[Records drawn from a dataset]
# # # #

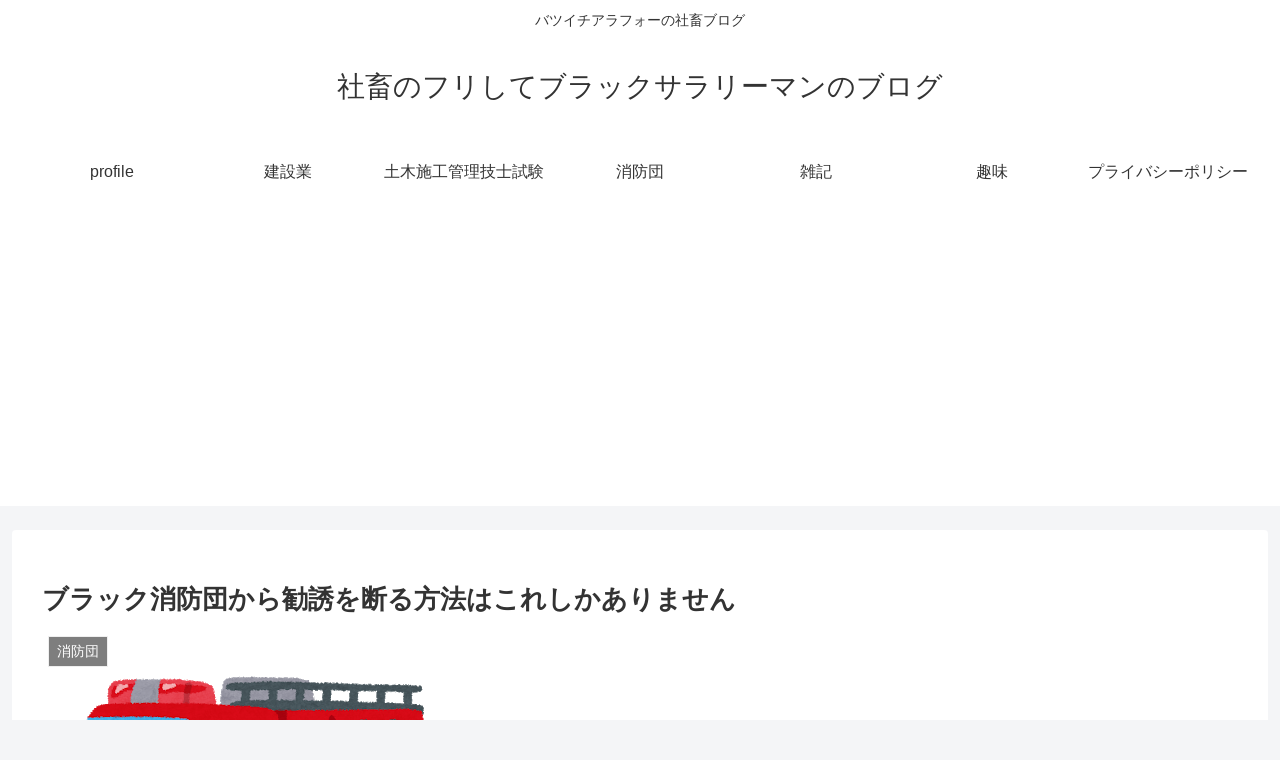

--- FILE ---
content_type: text/html; charset=utf-8
request_url: https://www.google.com/recaptcha/api2/aframe
body_size: 268
content:
<!DOCTYPE HTML><html><head><meta http-equiv="content-type" content="text/html; charset=UTF-8"></head><body><script nonce="v6uIi8ulCkH-RkPyQ2QTGw">/** Anti-fraud and anti-abuse applications only. See google.com/recaptcha */ try{var clients={'sodar':'https://pagead2.googlesyndication.com/pagead/sodar?'};window.addEventListener("message",function(a){try{if(a.source===window.parent){var b=JSON.parse(a.data);var c=clients[b['id']];if(c){var d=document.createElement('img');d.src=c+b['params']+'&rc='+(localStorage.getItem("rc::a")?sessionStorage.getItem("rc::b"):"");window.document.body.appendChild(d);sessionStorage.setItem("rc::e",parseInt(sessionStorage.getItem("rc::e")||0)+1);localStorage.setItem("rc::h",'1763408322962');}}}catch(b){}});window.parent.postMessage("_grecaptcha_ready", "*");}catch(b){}</script></body></html>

# # # #

## [Task directions]
Return the preceding entries verbatim, with the pictures excluded.

## [Result below]
--- FILE ---
content_type: text/html; charset=utf-8
request_url: https://www.google.com/recaptcha/api2/aframe
body_size: 268
content:
<!DOCTYPE HTML><html><head><meta http-equiv="content-type" content="text/html; charset=UTF-8"></head><body><script nonce="v6uIi8ulCkH-RkPyQ2QTGw">/** Anti-fraud and anti-abuse applications only. See google.com/recaptcha */ try{var clients={'sodar':'https://pagead2.googlesyndication.com/pagead/sodar?'};window.addEventListener("message",function(a){try{if(a.source===window.parent){var b=JSON.parse(a.data);var c=clients[b['id']];if(c){var d=document.createElement('img');d.src=c+b['params']+'&rc='+(localStorage.getItem("rc::a")?sessionStorage.getItem("rc::b"):"");window.document.body.appendChild(d);sessionStorage.setItem("rc::e",parseInt(sessionStorage.getItem("rc::e")||0)+1);localStorage.setItem("rc::h",'1763408322962');}}}catch(b){}});window.parent.postMessage("_grecaptcha_ready", "*");}catch(b){}</script></body></html>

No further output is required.